-- BEGIN Data entries --

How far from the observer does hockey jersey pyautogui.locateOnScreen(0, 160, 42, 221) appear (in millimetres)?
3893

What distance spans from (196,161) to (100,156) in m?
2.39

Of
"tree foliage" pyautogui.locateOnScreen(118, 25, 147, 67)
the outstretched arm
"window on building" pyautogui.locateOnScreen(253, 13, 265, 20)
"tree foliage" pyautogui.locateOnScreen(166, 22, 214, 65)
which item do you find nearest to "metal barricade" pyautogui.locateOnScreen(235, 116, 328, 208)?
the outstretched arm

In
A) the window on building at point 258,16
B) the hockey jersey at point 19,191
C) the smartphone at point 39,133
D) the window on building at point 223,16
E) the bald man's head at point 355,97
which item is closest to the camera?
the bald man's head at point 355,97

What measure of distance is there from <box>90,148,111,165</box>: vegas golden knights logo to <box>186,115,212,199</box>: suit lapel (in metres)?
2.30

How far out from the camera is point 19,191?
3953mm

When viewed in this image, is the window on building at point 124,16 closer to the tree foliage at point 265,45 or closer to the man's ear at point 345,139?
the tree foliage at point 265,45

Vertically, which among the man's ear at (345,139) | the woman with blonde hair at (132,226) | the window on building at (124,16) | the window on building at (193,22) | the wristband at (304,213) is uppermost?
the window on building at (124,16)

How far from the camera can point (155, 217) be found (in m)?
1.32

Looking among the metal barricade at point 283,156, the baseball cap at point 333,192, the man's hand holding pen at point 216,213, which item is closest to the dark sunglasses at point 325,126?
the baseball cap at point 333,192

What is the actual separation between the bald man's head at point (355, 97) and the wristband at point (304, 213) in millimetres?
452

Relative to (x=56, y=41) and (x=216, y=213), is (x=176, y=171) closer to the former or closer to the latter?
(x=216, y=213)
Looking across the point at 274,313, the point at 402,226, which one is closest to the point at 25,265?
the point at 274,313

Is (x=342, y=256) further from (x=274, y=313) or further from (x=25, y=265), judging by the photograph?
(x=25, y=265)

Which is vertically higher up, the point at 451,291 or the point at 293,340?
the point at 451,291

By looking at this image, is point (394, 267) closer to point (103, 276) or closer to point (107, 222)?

-- END Data entries --

* Exercise aim
Exactly reproduce the material above.

* Reply
How far from the observer does hockey jersey pyautogui.locateOnScreen(0, 160, 42, 221) appear (in millimetres)?
3893

What distance spans from (196,161) to (100,156) in m?
2.39

Of
"tree foliage" pyautogui.locateOnScreen(118, 25, 147, 67)
the outstretched arm
"window on building" pyautogui.locateOnScreen(253, 13, 265, 20)
"tree foliage" pyautogui.locateOnScreen(166, 22, 214, 65)
which item do you find nearest to "metal barricade" pyautogui.locateOnScreen(235, 116, 328, 208)?
the outstretched arm

In
A) the window on building at point 258,16
B) the hockey jersey at point 19,191
C) the smartphone at point 39,133
D) the window on building at point 223,16
E) the bald man's head at point 355,97
which item is closest to the camera?
the bald man's head at point 355,97

What measure of distance is there from <box>90,148,111,165</box>: vegas golden knights logo to <box>186,115,212,199</box>: suit lapel (in metres)?
2.30

How far out from the camera is point 19,191?
3953mm

When viewed in this image, is the window on building at point 124,16 closer to the tree foliage at point 265,45 or closer to the man's ear at point 345,139?
the tree foliage at point 265,45

Vertically, which among the man's ear at (345,139) | the woman with blonde hair at (132,226) | the window on building at (124,16) | the window on building at (193,22) | the wristband at (304,213) is uppermost?
the window on building at (124,16)

How far from the camera can point (155, 217) be found (in m)?
1.32

Looking among the metal barricade at point 283,156, the baseball cap at point 333,192, the man's hand holding pen at point 216,213, which item is closest to the dark sunglasses at point 325,126?
the baseball cap at point 333,192

What is the actual separation between the bald man's head at point (355, 97) and the wristband at point (304, 213) in millimetres?
452

Relative to (x=56, y=41) and (x=216, y=213), is (x=176, y=171) closer to the former or closer to the latter?
(x=216, y=213)
Looking across the point at 274,313, the point at 402,226, which one is closest to the point at 25,265?
the point at 274,313

Is (x=342, y=256) further from (x=274, y=313) or further from (x=25, y=265), judging by the photograph?
(x=25, y=265)

Which is vertically higher up, the point at 451,291 or the point at 293,340?
the point at 451,291

By looking at this image, is point (394, 267) closer to point (103, 276) or closer to point (107, 222)?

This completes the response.